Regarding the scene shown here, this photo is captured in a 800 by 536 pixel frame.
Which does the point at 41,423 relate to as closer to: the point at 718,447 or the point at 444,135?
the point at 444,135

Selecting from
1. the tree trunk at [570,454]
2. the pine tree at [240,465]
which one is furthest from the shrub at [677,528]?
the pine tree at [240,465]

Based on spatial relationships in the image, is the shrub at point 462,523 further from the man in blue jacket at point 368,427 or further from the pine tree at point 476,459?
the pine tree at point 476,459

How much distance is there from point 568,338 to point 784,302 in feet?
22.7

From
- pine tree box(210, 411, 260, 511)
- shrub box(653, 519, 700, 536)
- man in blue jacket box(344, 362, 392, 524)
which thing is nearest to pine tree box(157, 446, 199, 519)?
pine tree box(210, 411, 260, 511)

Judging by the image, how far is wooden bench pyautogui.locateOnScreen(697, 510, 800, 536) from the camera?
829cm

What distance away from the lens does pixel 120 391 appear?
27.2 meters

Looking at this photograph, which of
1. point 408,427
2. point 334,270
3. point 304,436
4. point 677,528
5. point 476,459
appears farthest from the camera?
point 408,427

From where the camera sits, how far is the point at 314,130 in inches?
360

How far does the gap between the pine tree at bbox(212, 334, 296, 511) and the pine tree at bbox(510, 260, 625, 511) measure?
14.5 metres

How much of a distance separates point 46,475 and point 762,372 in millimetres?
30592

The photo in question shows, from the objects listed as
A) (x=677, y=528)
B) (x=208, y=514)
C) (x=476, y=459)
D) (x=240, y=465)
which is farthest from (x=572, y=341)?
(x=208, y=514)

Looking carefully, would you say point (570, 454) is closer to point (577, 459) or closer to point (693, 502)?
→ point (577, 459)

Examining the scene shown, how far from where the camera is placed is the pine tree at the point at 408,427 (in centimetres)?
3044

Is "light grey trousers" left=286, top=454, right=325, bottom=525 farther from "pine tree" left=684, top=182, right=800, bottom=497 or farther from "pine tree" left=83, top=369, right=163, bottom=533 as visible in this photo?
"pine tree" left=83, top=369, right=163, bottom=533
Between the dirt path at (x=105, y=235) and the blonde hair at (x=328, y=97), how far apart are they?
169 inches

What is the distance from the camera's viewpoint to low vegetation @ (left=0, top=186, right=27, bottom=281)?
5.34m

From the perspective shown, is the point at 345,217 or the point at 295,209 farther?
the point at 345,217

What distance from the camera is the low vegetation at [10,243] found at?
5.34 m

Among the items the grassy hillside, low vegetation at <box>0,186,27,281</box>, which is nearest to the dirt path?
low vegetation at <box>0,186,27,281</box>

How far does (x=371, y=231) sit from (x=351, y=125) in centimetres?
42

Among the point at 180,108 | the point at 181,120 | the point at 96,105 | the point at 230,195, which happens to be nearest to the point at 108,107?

» TASK GOAL:
Retype exactly, please, each line from the line that contains "Looking at this photograph, which of" through the last line of the entries above, with nothing added.

» EXERCISE OUTPUT:
Looking at this photograph, which of
1. point 408,427
2. point 334,270
3. point 304,436
4. point 677,528
5. point 476,459
appears farthest from the camera?
point 408,427

From where the camera sits, how far is the point at 314,130 in inches?
360

How far does the gap between the pine tree at bbox(212, 334, 296, 511) and the pine tree at bbox(510, 260, 625, 511) measure?
14.5 metres

How much of a distance separates point 46,475 and point 762,372 in millimetres?
30592

The photo in question shows, from the objects listed as
A) (x=677, y=528)
B) (x=208, y=514)
C) (x=476, y=459)
D) (x=240, y=465)
which is farthest from (x=572, y=341)?
(x=208, y=514)

Looking carefully, would you say point (570, 454) is closer to point (577, 459) or closer to point (693, 502)?
→ point (577, 459)

Examining the scene shown, how far from where the camera is placed is the pine tree at the point at 408,427 (in centimetres)?
3044

Is "light grey trousers" left=286, top=454, right=325, bottom=525 farther from "pine tree" left=684, top=182, right=800, bottom=497 or farther from "pine tree" left=83, top=369, right=163, bottom=533 as visible in this photo?
"pine tree" left=83, top=369, right=163, bottom=533
Between the dirt path at (x=105, y=235) and the blonde hair at (x=328, y=97), how far apart are they?
169 inches

What is the distance from the camera's viewpoint to low vegetation @ (left=0, top=186, right=27, bottom=281)?
5.34m

From the perspective shown, is the point at 345,217 or the point at 295,209 farther?
the point at 345,217

What distance from the camera is the low vegetation at [10,243] found at?
5.34 m

Among the items the grassy hillside, low vegetation at <box>0,186,27,281</box>, which is nearest to the dirt path?
low vegetation at <box>0,186,27,281</box>

How far does (x=371, y=231) sit from (x=351, y=125) in centimetres?
42

Among the point at 180,108 | the point at 181,120 | the point at 96,105 | the point at 230,195, which happens to be nearest to the point at 108,107?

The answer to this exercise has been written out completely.